Last Friday, the DA’s Office filed charges dismissing rape charges against Kelley, saying there was “not sufficient evidence to connect Jessica Kelley to the charge of criminal sexual penetration.”

Earnest said he wishes those charges had been dismissed earlier in order to correct the public’s misconceptions about the case.

“Part of the pretrial publicity in this case, adding to the horrific nature (and it was a horrific crime), was this added element that Victoria had been raped and sexually assaulted, and she wasn’t,” Earnest said. “That the state did not concede until a few days before the trial in this case.”

“This case was reviewed by seven additional experts, including forensic pathologists, a child sexual abuse expert, and an expert in the changes in genital tissues from sexually transmitted viruses before the autopsy report was finalized,” Sanchez wrote in the statement. “We strongly refute any claims he was unqualified to handle this case.”

She said officials will be reviewing the independent findings along with OMI’s autopsy report.

Torrez said this case has illustrated that all the major players in the criminal justice system “can do a much better job.”

“We do our very best to be professionals,” he said. “To examine the evidence, to look at every angle of the case, to work with law enforcement partners, our partners at the Office of the Medical Investigator and to examine specific cases, but also to learn important lessons for the future.”

Not a perfect outcome

Kelley was “tweaking” and experiencing paranoid delusions from methamphetamine the afternoon she agreed to baby sit Victoria while Martens and Gonzales went out, according to the factual basis included with the plea agreement.

She should have realized she was too intoxicated and impaired to care for a child.
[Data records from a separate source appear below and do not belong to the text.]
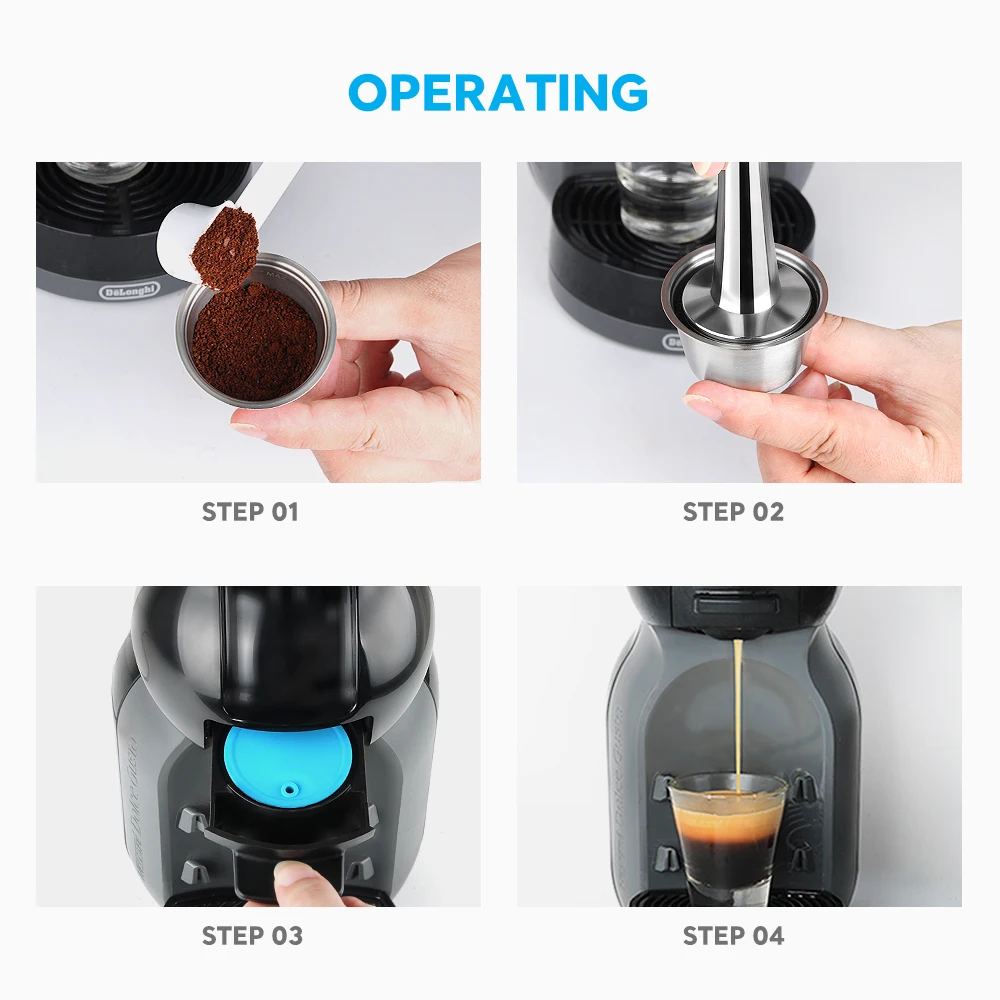 OPERATING

DeLonghi

STEP 01

STEP 02

STEP 03

STEP 04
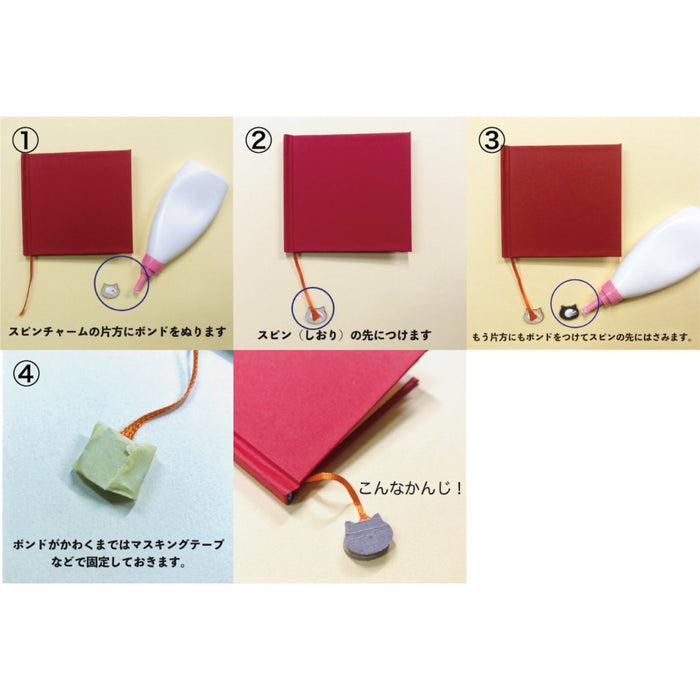 ①

スピンチャームの片方にボンドをぬります

②

スピン（しおり）の先につけます

③

もう片方にもボンドをつけてスピンの先にはさみます。

④

ボンドがかわくまではマスキングテープなどで固定しておきます。

こんなかんじ！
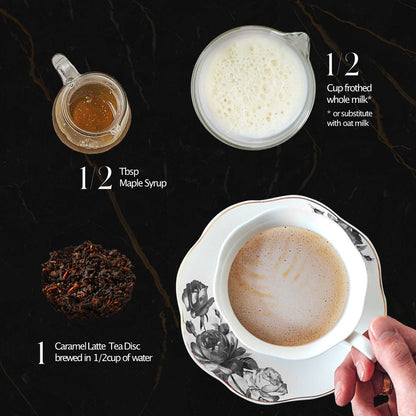 1/2
Cup frothed whole milk*
* or substitute with oat milk

1/2 Tbsp Maple Syrup

1 Caramel Latte Tea Disc brewed in 1/2cup of water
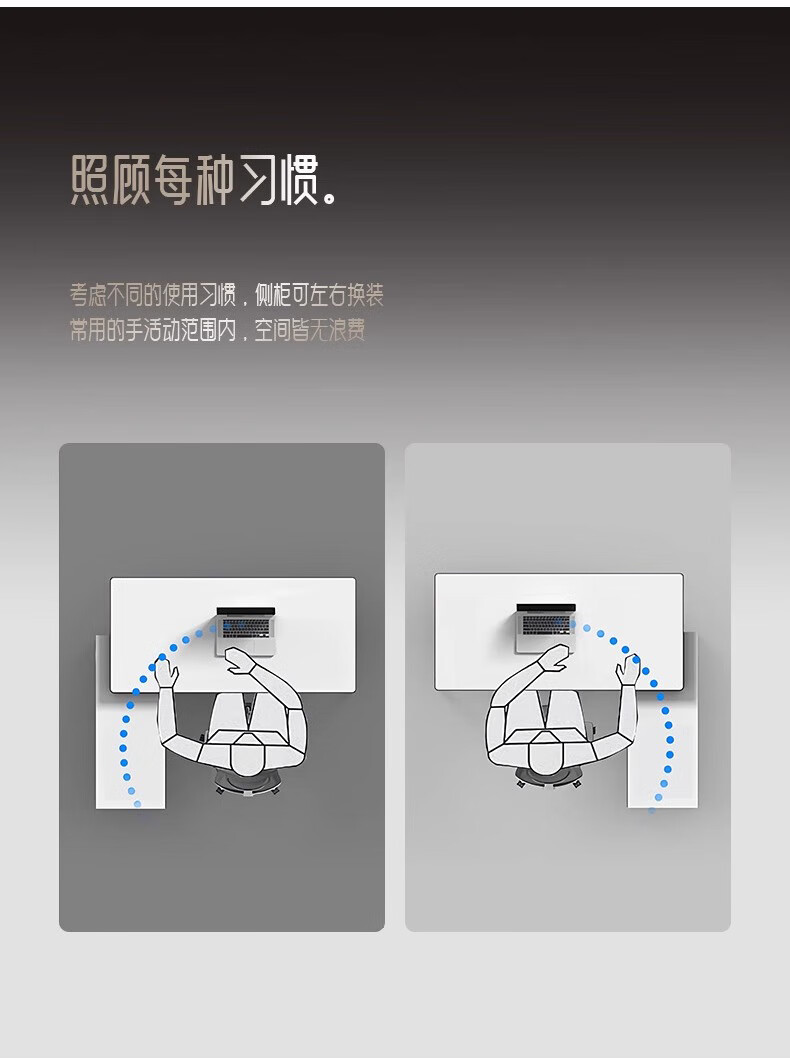 照顾每种习惯。

考虑不同的使用习惯，侧柜可左右换装
常用的手活动范围内，空间皆无浪费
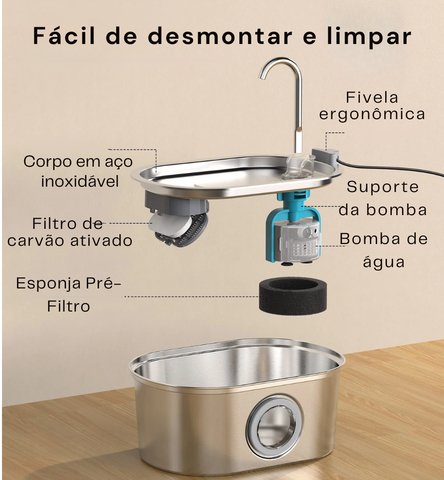 Fácil de desmontar e limpar

Fivela ergonômica

Corpo em aço inoxidável

Suporte da bomba

Filtro de carvão ativado

Bomba de água

Esponja Pré-Filtro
When an unknown man arrived at the apartment, asked for Gonzales and went to Victoria’s room, she should have tried to stop him.
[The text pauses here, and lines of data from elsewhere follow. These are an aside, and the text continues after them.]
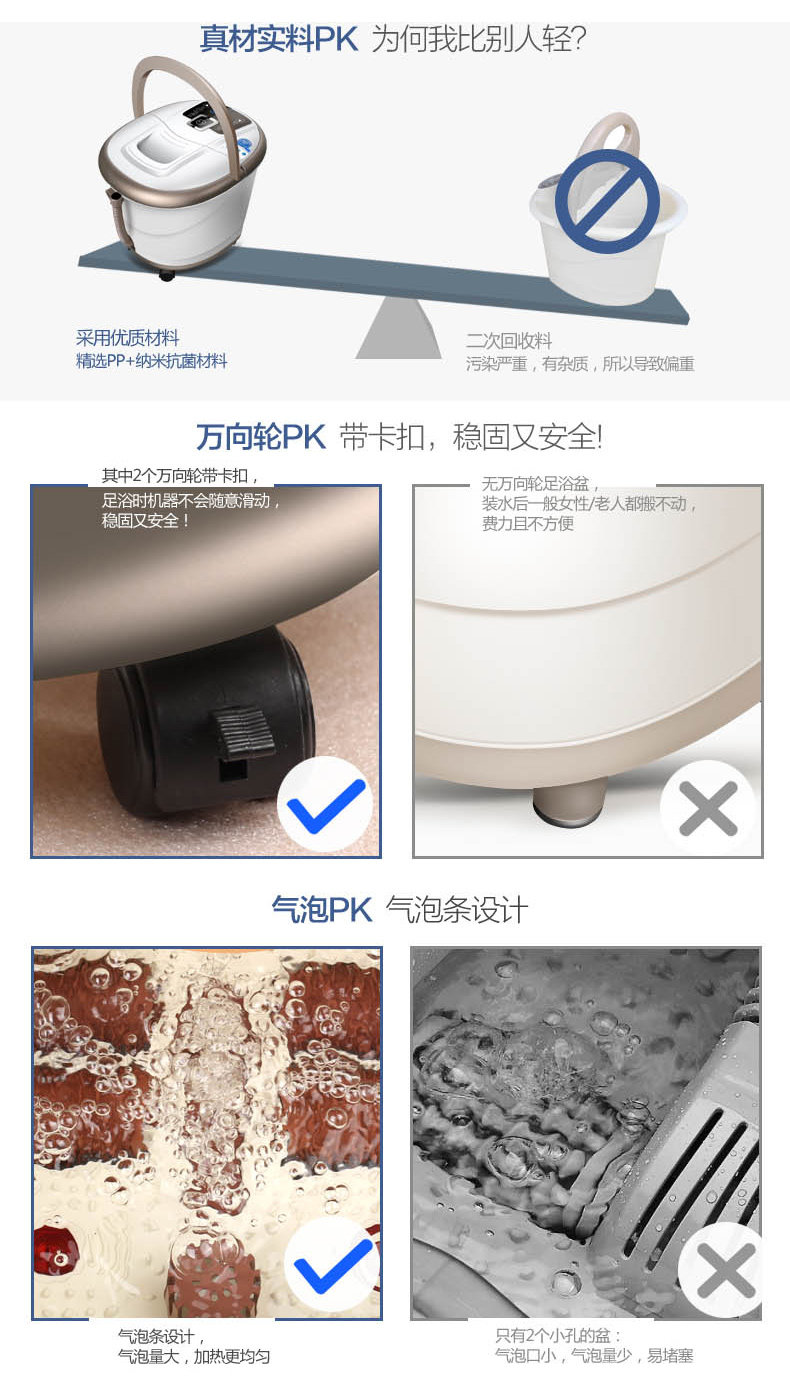 真材实料PK 为何我比别人轻?

采用优质材料
精选PP+纳米抗菌材料

二次回收料
污染严重，有杂质，所以导致偏重

万向轮PK 带卡扣，稳固又安全!

其中2个万向轮带卡扣，
足浴时机器不会随意滑动，
稳固又安全！

无万向轮足浴盆，
装水后一般女性/老人都搬不动，
费力且不方便

气泡PK 气泡条设计

气泡条设计，
气泡量大，加热更均匀

只有2个小孔的盆：
气泡口小，气泡量少，易堵塞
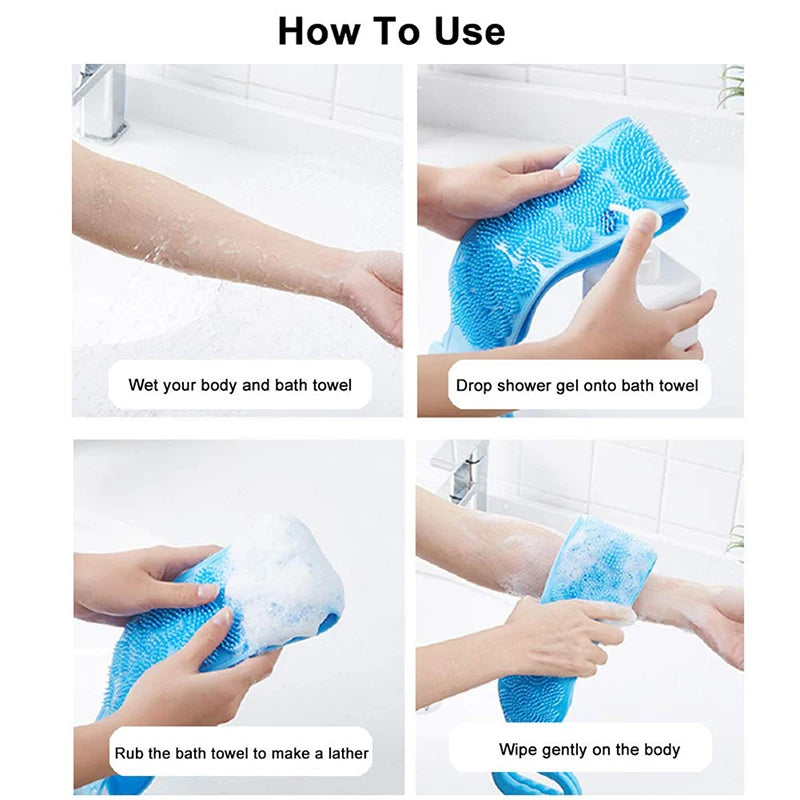 How To Use

Wet your body and bath towel

Drop shower gel onto bath towel

Rub the bath towel to make a lather

Wipe gently on the body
“The man strangled Victoria to the point of death or to the point of causing great bodily harm,” the statement reads. “Evidence would support a reasonable inference that Kelley knew or should have known that the man posed a substantial and unjustifiable risk of serious harm to Victoria.”
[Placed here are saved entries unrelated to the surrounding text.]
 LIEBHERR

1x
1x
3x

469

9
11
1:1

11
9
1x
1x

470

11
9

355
After the man left, Kelley carried Victoria’s body down the stairs, but was interrupted by Martens’ and Gonzales’ return.

Kelley told Gonzales that Victoria had been killed and the two cousins “agreed to conceal the crime and dispose of Victoria’s body and to hide the murder from Martens by keeping her way from Victoria’s room.”

After cleaning up the room, Kelley grabbed a clothes iron and struck Martens on the face with it. This is the basis for the aggravated assault charge. There was a struggle between all three suspects and “a short time later, Martens and Gonzales left apartment 808. Kelley then set Victoria’s body on fire and took down two smoke detectors in the apartment.”

Torrez, flanked by his two lead prosecutors and Art Gonzales, the deputy chief of investigations at Albuquerque Police Department, said the two detectives who had been assisting with the investigation will continue to do so. Art Gonzales did not comment at the news conference, and in response to request for an interview, an APD spokesman merely said, “Today’s plea agreement is a step toward accountability for this heinous crime.”

Torrez said he did not make the decision to enter a plea deal lightly and he recognizes it’s not the perfect outcome.

“It is not something that is ideal in terms of what we all would like to see happen in these cases,” he said. “However we are confronted as prosecutors with our ability to present cases based on the facts and the evidence that we have. We, as you know, identified some issues with the initial investigation which altered the course of our prosecution and had to inform our decision to enter into this plea agreement.”